Bu arada ataleti bilmeyenler için açıklayalım hemen; eylemsizlik hali. İşlemezlik, tembellik, yavaşlık, savsaklama, hantallık denilen bir hal, tavır. Üzerine ölü toprağı serilmiş gibi bir durum. Şengüler, hemen kitabı okumak için ev sahibinden ricada bulunmuş ve bir çırpıda kitabı bitirmiş: “İçindeki sözler benim kilit noktammış. Bende okuduklarım inanılmaz değişik bir ruh hali yarattı. Kitapta ‘şu anki hayatınızdan memnun musunuz?’ diyordu mesela. Düşündüm, sağlıklıyım, her şey güzel, evet. ‘Peki 10 yıl sonraki hayatınızdan memnun olacak mısınız?’ sözü beni can damarımdan vurdu. 24 yaşındaydım ve 10 yıl sonrasını o an görebildim. Hala tezgah açan ve hala annesiyle günlere giden biri mi olacaktım yani? Bayağı bir analiz ettim kendimi. Çok fazla yalnız kaldım, çok fazla düşündüm. Ve bir gün anneme gidip ‘üniversite okuyacağım’ dedim. Benim yeteneklerim ne, özelliklerim ne, ben neler yaparsam başarılı olabilirim, hangi yolu izlersem daha iyi sonuçlara ulaşırım diye bunların analizini yaptım. Resimle müziğe karar verdim. Müzikle her zaman haşır neşirdim. Ertesi yıl üniversite sınavlarına girdikten sonra yetenek sınavlarına girdim ama olmadı. Ertesi yıl tekrar denedim. Arkadaşımın tavsiyesi ile yetenek sınavları için bir kursa gittim. Pazar günleri bile kursu açtırdım.

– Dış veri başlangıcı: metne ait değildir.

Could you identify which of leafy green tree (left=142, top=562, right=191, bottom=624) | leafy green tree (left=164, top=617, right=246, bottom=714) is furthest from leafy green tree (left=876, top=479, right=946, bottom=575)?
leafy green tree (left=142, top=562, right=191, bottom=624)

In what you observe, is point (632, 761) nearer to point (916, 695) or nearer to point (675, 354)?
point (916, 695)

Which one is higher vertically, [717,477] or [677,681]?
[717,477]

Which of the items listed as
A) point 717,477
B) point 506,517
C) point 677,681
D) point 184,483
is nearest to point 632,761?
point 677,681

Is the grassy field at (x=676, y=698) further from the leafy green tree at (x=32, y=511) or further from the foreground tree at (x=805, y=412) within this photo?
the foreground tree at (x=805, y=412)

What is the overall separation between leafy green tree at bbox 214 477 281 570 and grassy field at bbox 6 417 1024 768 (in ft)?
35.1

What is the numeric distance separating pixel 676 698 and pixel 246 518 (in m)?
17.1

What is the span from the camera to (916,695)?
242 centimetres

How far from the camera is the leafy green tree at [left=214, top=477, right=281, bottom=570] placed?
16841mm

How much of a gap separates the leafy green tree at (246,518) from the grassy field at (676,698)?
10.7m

Deliler gibi çalıştım. Gece yarılarına, sabahlara kadar soğan, sarımsak, terlik, önüme ne gelirse çiziyordum. Aynı zamanda tezgah açıyordum. O bir ayımı inanılmaz şekilde dolu dolu çalışarak geçirdim.”

ALTI AY UYUMADIM
Resim öğretmeni olmaya karar veren Şengüler, kurs öğretmeninin yönlendirmesi ile güzel sanatlar fakültesini de düşünmeye başlamış. Okulun kapısından girince, ait olduğu yerin bu
fakülte olduğunu anlamış zaten. “Sanatla iç içe bir okul... Sınava girdim ve o zamana kadar gösterdiğim performansın en yükseğini gösterdim, çünkü çok heyecanlanmıştım. O benim için bir sınav değil, başka bir şeydi. Bana dört saat vermişlerdi ve o saatleri resim yaparak değerlendiriyordum. Sonuçta sınavı kazandım ve kazandığım gün yarım saat ağladım. Benim için gerçekten bir dönüm noktasıydı. Sonra da kendi kendime söz verdim. ‘Sen buraya kadar geldiysen hakkını vererek bitirmelisin’ dedim.” Ve o tembel kız, inanılmaz bir çalışma
temposuna girivermiş: “Bu hakikaten enteresan bir enerji, enteresan bir güç. Kendime iç disiplin aşıladım o gün. Diğer arkadaşlar güzel sanatlar lisesinden geldiği için aramızda epey fark vardı, bu yüzden iki kat çalıştım. Açığı kapatmam gerekiyordu. Dört sene boyunca yılın altı ayı okula gidiyor, ders çalışıyor, sabahlıyor, tekrar okula gidiyordum. Normalde üç staj
yapmam gerekiyordu, dört staj yaptım, birini de İstanbul’da yaptım. Ruh halim bozuk olduğunda ağlarken bile ders çalışmaya devam ediyordum. Benim hiçbir zaman notla, sayıyla işim olmadı. Sadece sınıfımı geçeyim diye düşünüyordum. Kendime hedef olarak da ‘30’dan önce mezun olacağım’ hedefini belirlemiştim. Moda ve aksesuar tasarımı bölümünden dört senede mezun olan çok azdır bu arada. O sene de bir tek ben mezun oldum. Tez ise ayrı bir olay. Ama ben tezimle de jüri özel ödülü almayı başardım. Mezuniyet provasında ise bölüm birincisi olduğumu öğrendim. Çok şaşırdım tabii. Mücevher tasarım yarışmasında birinci olmam da ayrı bir güven kaynağı oldu. Bu sayede İtalya’ya gittim. O kadar güzel şeyler kattı ki bu isteğim bana.”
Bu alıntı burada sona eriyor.